DATA EXCERPTS:
◆ ◆ ◆ ◆ ◆ ◆ ◆

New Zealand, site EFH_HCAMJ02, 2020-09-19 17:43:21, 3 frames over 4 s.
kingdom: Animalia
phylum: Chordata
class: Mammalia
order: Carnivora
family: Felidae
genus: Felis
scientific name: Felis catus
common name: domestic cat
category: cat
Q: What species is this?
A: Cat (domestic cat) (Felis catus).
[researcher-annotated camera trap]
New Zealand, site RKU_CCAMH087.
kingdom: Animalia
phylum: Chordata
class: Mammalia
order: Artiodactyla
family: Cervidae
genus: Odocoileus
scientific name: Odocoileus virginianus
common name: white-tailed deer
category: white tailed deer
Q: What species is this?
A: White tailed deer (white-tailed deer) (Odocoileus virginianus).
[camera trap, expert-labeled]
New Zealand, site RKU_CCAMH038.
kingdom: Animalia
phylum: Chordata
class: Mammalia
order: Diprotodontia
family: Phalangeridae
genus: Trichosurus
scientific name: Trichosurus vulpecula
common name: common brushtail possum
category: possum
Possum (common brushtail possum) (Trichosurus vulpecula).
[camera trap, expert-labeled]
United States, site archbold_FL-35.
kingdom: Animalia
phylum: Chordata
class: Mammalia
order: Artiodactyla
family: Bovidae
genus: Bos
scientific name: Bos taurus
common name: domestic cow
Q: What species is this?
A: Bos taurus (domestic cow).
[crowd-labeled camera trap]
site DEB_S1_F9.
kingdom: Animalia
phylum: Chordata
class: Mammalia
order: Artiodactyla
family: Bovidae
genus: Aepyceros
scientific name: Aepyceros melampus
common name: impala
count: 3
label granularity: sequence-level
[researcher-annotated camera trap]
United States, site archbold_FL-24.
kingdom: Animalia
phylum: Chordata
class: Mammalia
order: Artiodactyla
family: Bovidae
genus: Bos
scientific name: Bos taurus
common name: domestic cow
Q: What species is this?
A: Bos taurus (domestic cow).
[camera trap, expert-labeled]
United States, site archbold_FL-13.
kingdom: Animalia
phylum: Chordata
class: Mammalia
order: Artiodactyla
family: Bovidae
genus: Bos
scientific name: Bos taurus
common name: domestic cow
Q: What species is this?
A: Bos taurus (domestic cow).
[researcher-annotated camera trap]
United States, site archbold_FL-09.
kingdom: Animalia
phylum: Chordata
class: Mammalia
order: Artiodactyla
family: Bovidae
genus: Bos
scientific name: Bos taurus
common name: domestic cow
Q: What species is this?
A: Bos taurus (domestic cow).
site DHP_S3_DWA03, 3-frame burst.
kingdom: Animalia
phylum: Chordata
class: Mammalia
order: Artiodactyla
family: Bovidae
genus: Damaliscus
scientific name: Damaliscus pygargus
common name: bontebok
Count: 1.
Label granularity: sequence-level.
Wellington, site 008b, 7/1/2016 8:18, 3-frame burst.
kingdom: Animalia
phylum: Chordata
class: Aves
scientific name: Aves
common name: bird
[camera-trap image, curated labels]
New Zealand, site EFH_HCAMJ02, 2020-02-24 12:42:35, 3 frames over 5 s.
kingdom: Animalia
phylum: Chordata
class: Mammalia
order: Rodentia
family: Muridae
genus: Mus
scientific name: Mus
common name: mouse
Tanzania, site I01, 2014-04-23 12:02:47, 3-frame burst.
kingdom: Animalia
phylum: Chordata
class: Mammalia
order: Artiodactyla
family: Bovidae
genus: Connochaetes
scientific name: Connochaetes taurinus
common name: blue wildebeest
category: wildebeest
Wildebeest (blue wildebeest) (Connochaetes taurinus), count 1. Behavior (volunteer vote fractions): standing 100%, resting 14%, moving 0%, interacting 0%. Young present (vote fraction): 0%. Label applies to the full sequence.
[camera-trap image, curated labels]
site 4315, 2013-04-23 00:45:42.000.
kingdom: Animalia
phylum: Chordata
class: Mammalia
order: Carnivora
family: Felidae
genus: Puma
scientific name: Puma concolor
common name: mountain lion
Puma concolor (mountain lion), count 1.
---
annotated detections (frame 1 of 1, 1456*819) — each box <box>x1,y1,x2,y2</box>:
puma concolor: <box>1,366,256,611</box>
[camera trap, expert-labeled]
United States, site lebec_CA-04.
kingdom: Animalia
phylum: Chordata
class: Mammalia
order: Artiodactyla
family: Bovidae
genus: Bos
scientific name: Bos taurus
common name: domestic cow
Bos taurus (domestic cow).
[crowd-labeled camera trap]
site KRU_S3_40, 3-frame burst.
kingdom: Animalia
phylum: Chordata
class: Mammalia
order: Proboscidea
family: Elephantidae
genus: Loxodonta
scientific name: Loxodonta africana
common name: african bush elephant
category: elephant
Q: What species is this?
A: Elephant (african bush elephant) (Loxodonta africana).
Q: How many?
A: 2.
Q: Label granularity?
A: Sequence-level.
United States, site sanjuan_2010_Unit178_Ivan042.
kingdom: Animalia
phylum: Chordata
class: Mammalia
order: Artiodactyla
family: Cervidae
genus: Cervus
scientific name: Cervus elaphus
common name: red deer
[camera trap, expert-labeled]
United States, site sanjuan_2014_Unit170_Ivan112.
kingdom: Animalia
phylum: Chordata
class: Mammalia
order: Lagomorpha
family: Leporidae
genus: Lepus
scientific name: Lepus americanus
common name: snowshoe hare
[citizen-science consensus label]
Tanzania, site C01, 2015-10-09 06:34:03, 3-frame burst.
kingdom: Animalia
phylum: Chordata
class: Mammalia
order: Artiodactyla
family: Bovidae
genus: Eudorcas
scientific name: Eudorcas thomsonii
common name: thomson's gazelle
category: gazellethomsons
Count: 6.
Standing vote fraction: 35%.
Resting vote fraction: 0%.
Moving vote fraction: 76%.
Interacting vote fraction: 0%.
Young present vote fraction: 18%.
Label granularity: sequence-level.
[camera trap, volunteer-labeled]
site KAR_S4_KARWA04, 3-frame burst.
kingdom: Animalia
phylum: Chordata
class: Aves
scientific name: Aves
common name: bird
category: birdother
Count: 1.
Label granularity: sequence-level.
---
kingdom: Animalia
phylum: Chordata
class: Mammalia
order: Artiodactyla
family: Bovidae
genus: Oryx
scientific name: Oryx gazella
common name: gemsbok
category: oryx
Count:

◆ ◆ ◆ ◆ ◆ ◆ ◆

WORK REQUEST: Please return every entry exactly as it appears.

YOUR RESPONSE:
New Zealand, site EFH_HCAMJ02, 2020-09-19 17:43:21, 3 frames over 4 s.
kingdom: Animalia
phylum: Chordata
class: Mammalia
order: Carnivora
family: Felidae
genus: Felis
scientific name: Felis catus
common name: domestic cat
category: cat
Q: What species is this?
A: Cat (domestic cat) (Felis catus).
[researcher-annotated camera trap]
New Zealand, site RKU_CCAMH087.
kingdom: Animalia
phylum: Chordata
class: Mammalia
order: Artiodactyla
family: Cervidae
genus: Odocoileus
scientific name: Odocoileus virginianus
common name: white-tailed deer
category: white tailed deer
Q: What species is this?
A: White tailed deer (white-tailed deer) (Odocoileus virginianus).
[camera trap, expert-labeled]
New Zealand, site RKU_CCAMH038.
kingdom: Animalia
phylum: Chordata
class: Mammalia
order: Diprotodontia
family: Phalangeridae
genus: Trichosurus
scientific name: Trichosurus vulpecula
common name: common brushtail possum
category: possum
Possum (common brushtail possum) (Trichosurus vulpecula).
[camera trap, expert-labeled]
United States, site archbold_FL-35.
kingdom: Animalia
phylum: Chordata
class: Mammalia
order: Artiodactyla
family: Bovidae
genus: Bos
scientific name: Bos taurus
common name: domestic cow
Q: What species is this?
A: Bos taurus (domestic cow).
[crowd-labeled camera trap]
site DEB_S1_F9.
kingdom: Animalia
phylum: Chordata
class: Mammalia
order: Artiodactyla
family: Bovidae
genus: Aepyceros
scientific name: Aepyceros melampus
common name: impala
count: 3
label granularity: sequence-level
[researcher-annotated camera trap]
United States, site archbold_FL-24.
kingdom: Animalia
phylum: Chordata
class: Mammalia
order: Artiodactyla
family: Bovidae
genus: Bos
scientific name: Bos taurus
common name: domestic cow
Q: What species is this?
A: Bos taurus (domestic cow).
[camera trap, expert-labeled]
United States, site archbold_FL-13.
kingdom: Animalia
phylum: Chordata
class: Mammalia
order: Artiodactyla
family: Bovidae
genus: Bos
scientific name: Bos taurus
common name: domestic cow
Q: What species is this?
A: Bos taurus (domestic cow).
[researcher-annotated camera trap]
United States, site archbold_FL-09.
kingdom: Animalia
phylum: Chordata
class: Mammalia
order: Artiodactyla
family: Bovidae
genus: Bos
scientific name: Bos taurus
common name: domestic cow
Q: What species is this?
A: Bos taurus (domestic cow).
site DHP_S3_DWA03, 3-frame burst.
kingdom: Animalia
phylum: Chordata
class: Mammalia
order: Artiodactyla
family: Bovidae
genus: Damaliscus
scientific name: Damaliscus pygargus
common name: bontebok
Count: 1.
Label granularity: sequence-level.
Wellington, site 008b, 7/1/2016 8:18, 3-frame burst.
kingdom: Animalia
phylum: Chordata
class: Aves
scientific name: Aves
common name: bird
[camera-trap image, curated labels]
New Zealand, site EFH_HCAMJ02, 2020-02-24 12:42:35, 3 frames over 5 s.
kingdom: Animalia
phylum: Chordata
class: Mammalia
order: Rodentia
family: Muridae
genus: Mus
scientific name: Mus
common name: mouse
Tanzania, site I01, 2014-04-23 12:02:47, 3-frame burst.
kingdom: Animalia
phylum: Chordata
class: Mammalia
order: Artiodactyla
family: Bovidae
genus: Connochaetes
scientific name: Connochaetes taurinus
common name: blue wildebeest
category: wildebeest
Wildebeest (blue wildebeest) (Connochaetes taurinus), count 1. Behavior (volunteer vote fractions): standing 100%, resting 14%, moving 0%, interacting 0%. Young present (vote fraction): 0%. Label applies to the full sequence.
[camera-trap image, curated labels]
site 4315, 2013-04-23 00:45:42.000.
kingdom: Animalia
phylum: Chordata
class: Mammalia
order: Carnivora
family: Felidae
genus: Puma
scientific name: Puma concolor
common name: mountain lion
Puma concolor (mountain lion), count 1.
---
annotated detections (frame 1 of 1, 1456*819) — each box <box>x1,y1,x2,y2</box>:
puma concolor: <box>1,366,256,611</box>
[camera trap, expert-labeled]
United States, site lebec_CA-04.
kingdom: Animalia
phylum: Chordata
class: Mammalia
order: Artiodactyla
family: Bovidae
genus: Bos
scientific name: Bos taurus
common name: domestic cow
Bos taurus (domestic cow).
[crowd-labeled camera trap]
site KRU_S3_40, 3-frame burst.
kingdom: Animalia
phylum: Chordata
class: Mammalia
order: Proboscidea
family: Elephantidae
genus: Loxodonta
scientific name: Loxodonta africana
common name: african bush elephant
category: elephant
Q: What species is this?
A: Elephant (african bush elephant) (Loxodonta africana).
Q: How many?
A: 2.
Q: Label granularity?
A: Sequence-level.
United States, site sanjuan_2010_Unit178_Ivan042.
kingdom: Animalia
phylum: Chordata
class: Mammalia
order: Artiodactyla
family: Cervidae
genus: Cervus
scientific name: Cervus elaphus
common name: red deer
[camera trap, expert-labeled]
United States, site sanjuan_2014_Unit170_Ivan112.
kingdom: Animalia
phylum: Chordata
class: Mammalia
order: Lagomorpha
family: Leporidae
genus: Lepus
scientific name: Lepus americanus
common name: snowshoe hare
[citizen-science consensus label]
Tanzania, site C01, 2015-10-09 06:34:03, 3-frame burst.
kingdom: Animalia
phylum: Chordata
class: Mammalia
order: Artiodactyla
family: Bovidae
genus: Eudorcas
scientific name: Eudorcas thomsonii
common name: thomson's gazelle
category: gazellethomsons
Count: 6.
Standing vote fraction: 35%.
Resting vote fraction: 0%.
Moving vote fraction: 76%.
Interacting vote fraction: 0%.
Young present vote fraction: 18%.
Label granularity: sequence-level.
[camera trap, volunteer-labeled]
site KAR_S4_KARWA04, 3-frame burst.
kingdom: Animalia
phylum: Chordata
class: Aves
scientific name: Aves
common name: bird
category: birdother
Count: 1.
Label granularity: sequence-level.
---
kingdom: Animalia
phylum: Chordata
class: Mammalia
order: Artiodactyla
family: Bovidae
genus: Oryx
scientific name: Oryx gazella
common name: gemsbok
category: oryx
Count:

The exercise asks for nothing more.